SET OF TASKS –
a: From the comments on Doom and Arcade below, list the surnames of the people behind the stories that the commenters mention. Leave out the listing.
b: Please answer these questions from the comments on Doom and Arcade below, ignoring the listing.
(i) How does Arcade's dialogue spell "your"?
(ii) Which word in the new feature's title does a commenter call awkward?
(iii) What does Arcade light on Doom's armor?

SELECTED EXCERPT –
■ ■ ■
I didn’t mind Doom ignoring Arcade because personally I like to think Doom’s so A-list that he’s one of the rare villains that can rein in his pride and temper when it suits the situation (although I’m assuming he and Arcade are actually collaborating or at least conversing as equals and not just taking shelter from the storm in the same place or something – I don’t really know the context there). Considering Doom’s never just snapped the Human Torch’s neck any of the times he’s had him captive, you gotta think the guy doesn’t kill people just for being irritating (also, it’s Arcade – the guy’s a psycho; you either kill him on sight or resign yourself to having to tolerate some shennanigans. Anything else is like teaming up with the Joker and expecting him to act like an adult).

Although I’m also the sort of person who just assumes any time you see Doom that it’s a Doombot (that may have been the first time one writer used a Doombot to retcon another’s story, but it wasn’t the first time someone used the concept of Doombots standing in for Doom, was it?) just like Nick Fury and LMDs.

Personally, I’m much more concerned about Arcade’s dialogue repeatedly spelling “your” as “yore” … is that some kind of attempt to phonetically represent a Midwestern accent or something? Is it just so we don’t think he’s pronouncing it “yer” like the Thing does? Is he supposed to sound like Kermit the Frog?

Great new feature – more please! Especially more Claremont/Byrne, and the David/Larsen. I love this behind-the-scenes stuff.

Did Simonson pitch in with Doombot or am I just confusing a previous Legends Revealed?


I like this new feature, but hate the awkward title. There has to be a more elegant word than “metamessage”.

Maybe “meta-bitchiness”?

I’m looking forward to this, too. I’m already picturing Tony Stark and Peter Parker staring out at the reader with smug “There, are you happy NOW?” expressions after giving a convoluted explanation for why Mary Jane’s arm isn’t in a cast.

I’m on Byrne’s side on this one – I remember that when I first saw Arcade lighting that match on Doom’s armor, it seemed really odd to me that Doom would let that disrespect slide.
■ ■ ■
DATA –

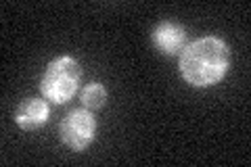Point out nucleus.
<instances>
[{"label": "nucleus", "instance_id": "f257e3e1", "mask_svg": "<svg viewBox=\"0 0 251 167\" xmlns=\"http://www.w3.org/2000/svg\"><path fill=\"white\" fill-rule=\"evenodd\" d=\"M230 67V48L222 38L205 36L186 44L180 52L178 71L195 88L216 86Z\"/></svg>", "mask_w": 251, "mask_h": 167}, {"label": "nucleus", "instance_id": "f03ea898", "mask_svg": "<svg viewBox=\"0 0 251 167\" xmlns=\"http://www.w3.org/2000/svg\"><path fill=\"white\" fill-rule=\"evenodd\" d=\"M82 82V67L74 57H59L46 65L40 77V92L44 100L65 105L74 96Z\"/></svg>", "mask_w": 251, "mask_h": 167}, {"label": "nucleus", "instance_id": "7ed1b4c3", "mask_svg": "<svg viewBox=\"0 0 251 167\" xmlns=\"http://www.w3.org/2000/svg\"><path fill=\"white\" fill-rule=\"evenodd\" d=\"M97 136V119L88 109H74L61 119L59 123V138L65 146L75 153L88 148L90 142Z\"/></svg>", "mask_w": 251, "mask_h": 167}, {"label": "nucleus", "instance_id": "20e7f679", "mask_svg": "<svg viewBox=\"0 0 251 167\" xmlns=\"http://www.w3.org/2000/svg\"><path fill=\"white\" fill-rule=\"evenodd\" d=\"M151 40H153V46L161 54H166V57H176V54L182 52L184 46H186V31L182 25H178V23L161 21L159 25L153 27Z\"/></svg>", "mask_w": 251, "mask_h": 167}, {"label": "nucleus", "instance_id": "39448f33", "mask_svg": "<svg viewBox=\"0 0 251 167\" xmlns=\"http://www.w3.org/2000/svg\"><path fill=\"white\" fill-rule=\"evenodd\" d=\"M50 109L42 98H25L15 109V123L25 132H34L49 121Z\"/></svg>", "mask_w": 251, "mask_h": 167}, {"label": "nucleus", "instance_id": "423d86ee", "mask_svg": "<svg viewBox=\"0 0 251 167\" xmlns=\"http://www.w3.org/2000/svg\"><path fill=\"white\" fill-rule=\"evenodd\" d=\"M80 100H82L84 109H88V111H92V113H94V111H99V109L105 107V102H107V88L100 82H92V84H88L80 92Z\"/></svg>", "mask_w": 251, "mask_h": 167}]
</instances>
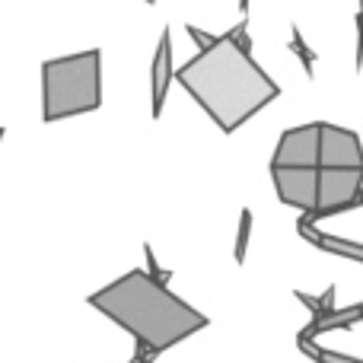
■ ■ ■
OUTPUTS FOR THE TASKS –
a:
Claremont
Byrne
David
Larsen
Simonson

b:
(i) "yore"
(ii) "metamessage"
(iii) a match